At your yearly physical you probably receive a questionnaire about your alcohol intake and drinking habits. One in five people admit to lying to their doctor about how much alcohol they drink, likely because they know it is bad for their health and they do not want to listen to yet another lecture. 
“Several studies suggest that alcohol use may increase a person’s risk of developing psoriasis and/or lead to worsening of their disease,” explains Jason E. Hawkes, M.D., M.S. from the University of California, Davis, “Psoriasis patients also tend to consume more alcohol than the general population.”
Adam Friedman, M.D., FAAD from the George Washington University School of Medicine and Health Sciences agrees and explains that this is due to those with psoriatic disease “self-treating” with alcohol. Unfortunately, this will often lead to the opposite of what they are hoping for. “Alcohol in general will worsen psoriasis, as it will almost any inflammatory skin disease,” says Dr. Friedman, “Alcohol intake can cause dehydration and nutritional issues, but just by itself can create oxidative stress and inflammation.”

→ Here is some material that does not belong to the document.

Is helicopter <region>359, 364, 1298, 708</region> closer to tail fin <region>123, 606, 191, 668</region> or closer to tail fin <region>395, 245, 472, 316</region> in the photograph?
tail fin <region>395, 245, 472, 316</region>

In addition, both Drs. Friedman and Hawkes mention the possibility of alcohol interacting with medications taken for psoriatic disease. For example, the inflammation caused by alcohol can decrease or negate the anti-inflammatory effects of biologic treatments. Additionally, because many medications are processed in the body through the liver, Dr. Hawkes says that alcohol should be avoided in people taking methotrexate or in people with a pre-existing liver disease such as non-alcoholic fatty liver disease. Dr. Friedman notes that alcohol should also be avoided in people taking acitretin, as it can prolong some of the negative side-effects of this medication, including teratogenesis in women of child-bearing potential.
Not all alcohol may be equally bad for your health. “It has been suggested that non-light beer may confer a higher risk of developing psoriasis compared to other alcohol drinks like wine or liquor,” says Dr. Hawkes, but more research is needed to confirm this. “There will certainly be a lot of interest in this area of research given the increasing attention surrounding diet and autoimmune [and immune-mediated] diseases like psoriasis,” he adds.
While not everyone fudges the numbers on their alcohol questionnaire, half of people surveyed said that they are not likely to cut down their alcohol intake on their doctor’s advice.  “There is an element of quality of life that you have to consider. So, it's all about moderation. I imagine very low intake – a glass of wine here or there – won't be problematic,” says Dr. Friedman, “But I think certainly an excess of any type of alcohol would be bad for [people with] psoriasis and psoriatic arthritis.”
If you are not sure if alcohol is safe for you to use, be sure to discuss it with your health care provider, and remember to talk with your dermatologist or rheumatologist as well, since they may best understand the special considerations for someone with a chronic, systemic, immune-mediated disease like psoriasis or psoriatic arthritis. If you are worried about alcohol abuse, call SAMHSA’s National Helpline, 1-800-662-HELP (4357).